Data records:
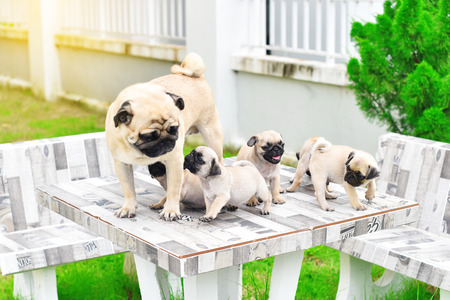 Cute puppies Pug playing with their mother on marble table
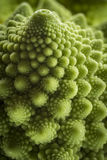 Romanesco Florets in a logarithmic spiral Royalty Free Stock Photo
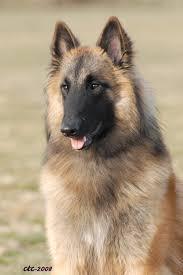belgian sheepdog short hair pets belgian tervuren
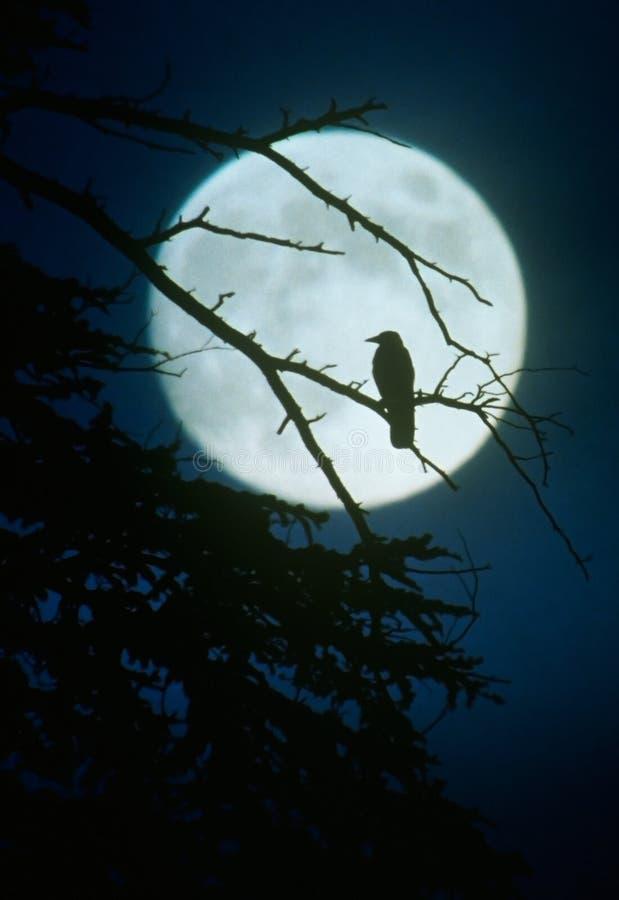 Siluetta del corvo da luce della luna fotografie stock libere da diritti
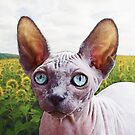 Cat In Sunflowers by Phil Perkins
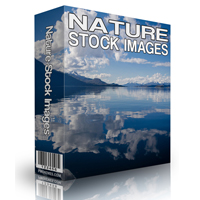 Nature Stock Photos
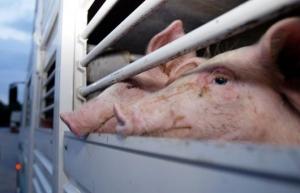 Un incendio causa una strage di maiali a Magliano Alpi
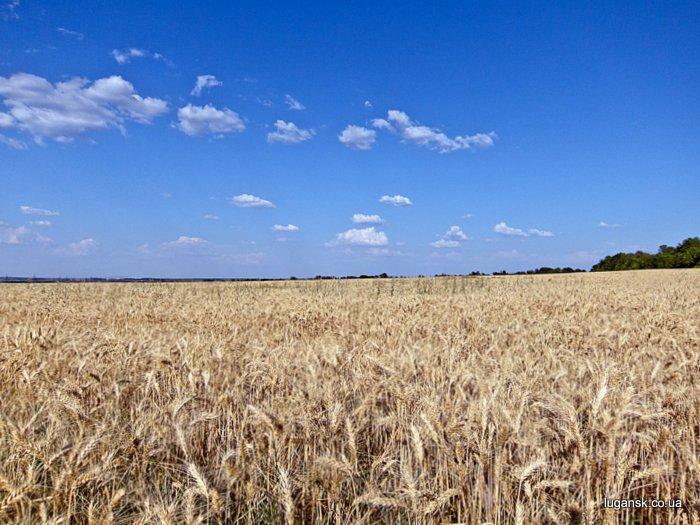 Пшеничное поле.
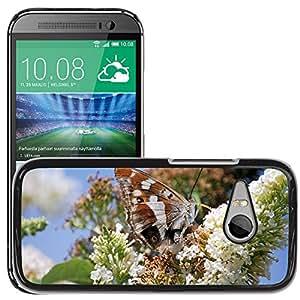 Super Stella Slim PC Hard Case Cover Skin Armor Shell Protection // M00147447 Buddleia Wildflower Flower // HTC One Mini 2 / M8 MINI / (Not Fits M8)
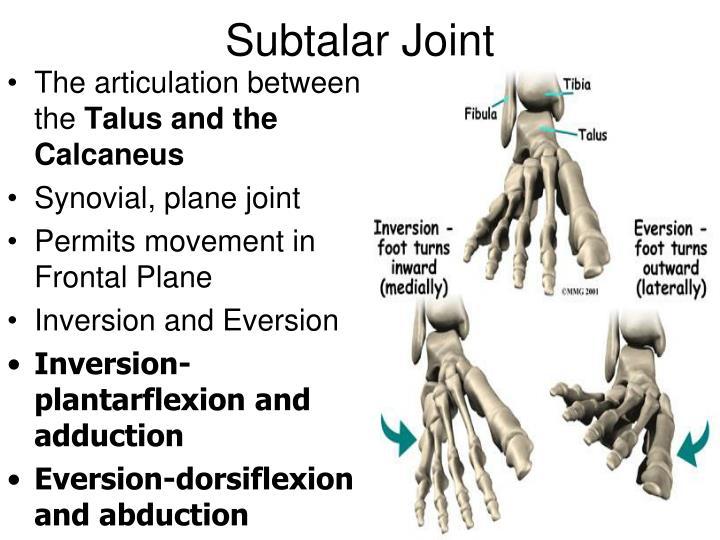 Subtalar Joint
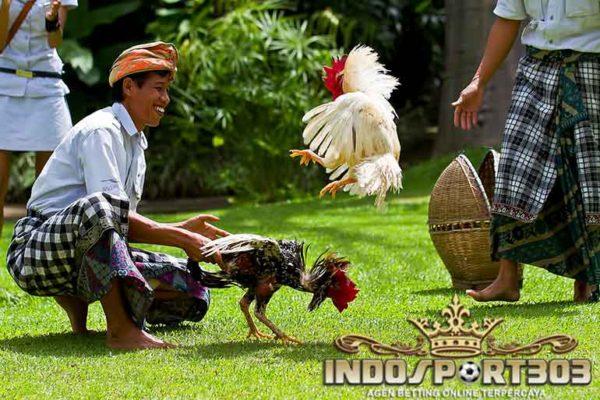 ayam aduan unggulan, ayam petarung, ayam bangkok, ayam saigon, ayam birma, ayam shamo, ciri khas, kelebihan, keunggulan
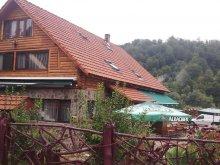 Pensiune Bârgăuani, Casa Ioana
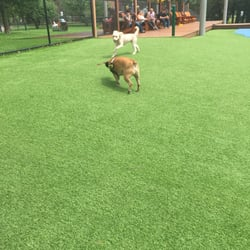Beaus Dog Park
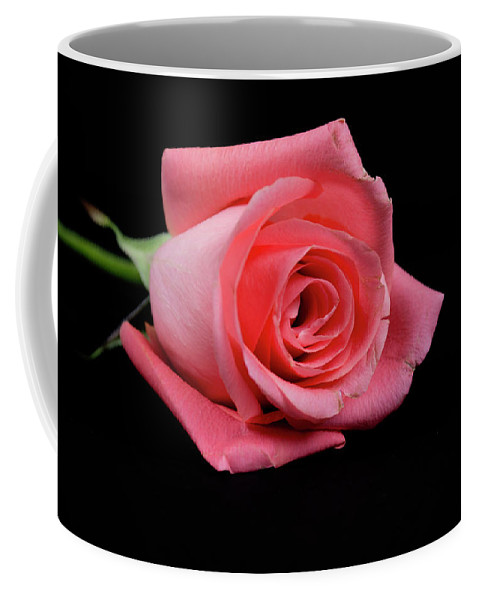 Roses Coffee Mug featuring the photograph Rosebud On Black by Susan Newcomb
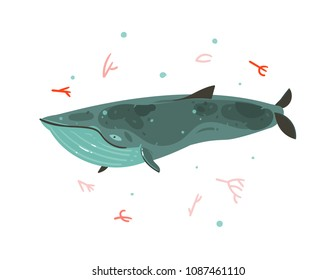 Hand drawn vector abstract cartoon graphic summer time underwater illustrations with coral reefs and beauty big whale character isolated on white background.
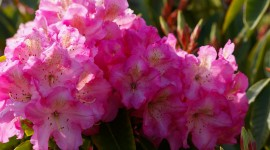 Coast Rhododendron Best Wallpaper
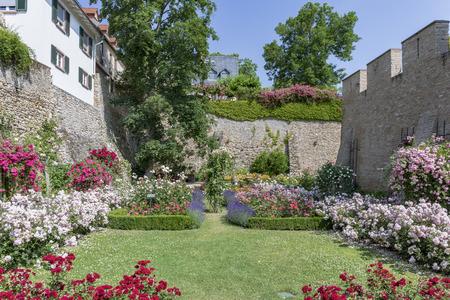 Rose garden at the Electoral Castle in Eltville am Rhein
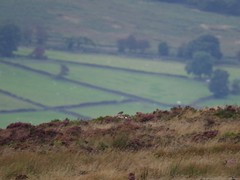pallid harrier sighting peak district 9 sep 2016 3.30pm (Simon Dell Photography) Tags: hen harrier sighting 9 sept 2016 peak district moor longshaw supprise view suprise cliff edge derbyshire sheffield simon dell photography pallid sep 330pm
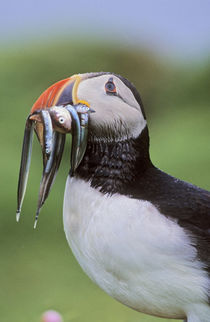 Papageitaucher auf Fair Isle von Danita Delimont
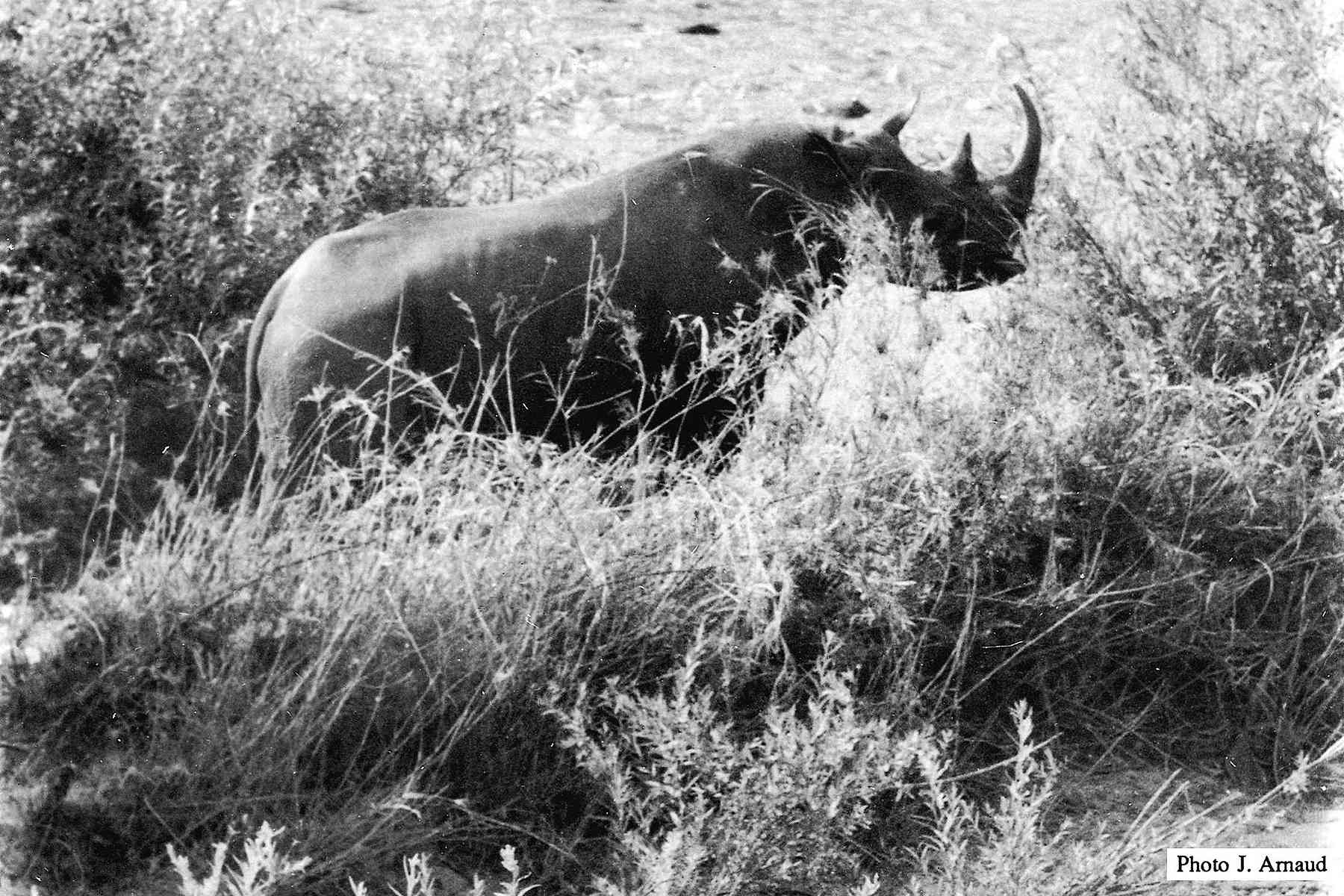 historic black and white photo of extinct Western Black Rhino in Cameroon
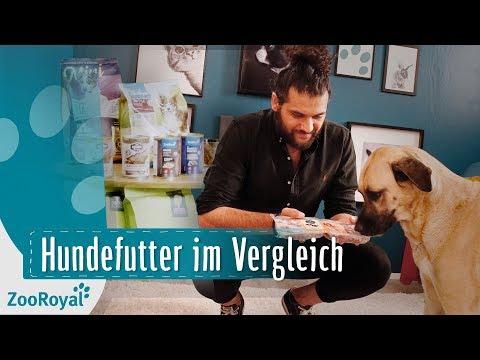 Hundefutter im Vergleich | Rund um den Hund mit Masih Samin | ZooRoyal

The task: Exactly as they stand, write the lines from the one holding "Hand drawn vector" to the end of the material, both ends included. Do not copy the pictures.

Your solution:
 Hand drawn vector abstract cartoon graphic summer time underwater illustrations with coral reefs and beauty big whale character isolated on white background.
 Coast Rhododendron Best Wallpaper
 Rose garden at the Electoral Castle in Eltville am Rhein
pallid harrier sighting peak district 9 sep 2016 3.30pm (Simon Dell Photography) Tags: hen harrier sighting 9 sept 2016 peak district moor longshaw supprise view suprise cliff edge derbyshire sheffield simon dell photography pallid sep 330pm
 Papageitaucher auf Fair Isle von Danita Delimont
 historic black and white photo of extinct Western Black Rhino in Cameroon
 Hundefutter im Vergleich | Rund um den Hund mit Masih Samin | ZooRoyal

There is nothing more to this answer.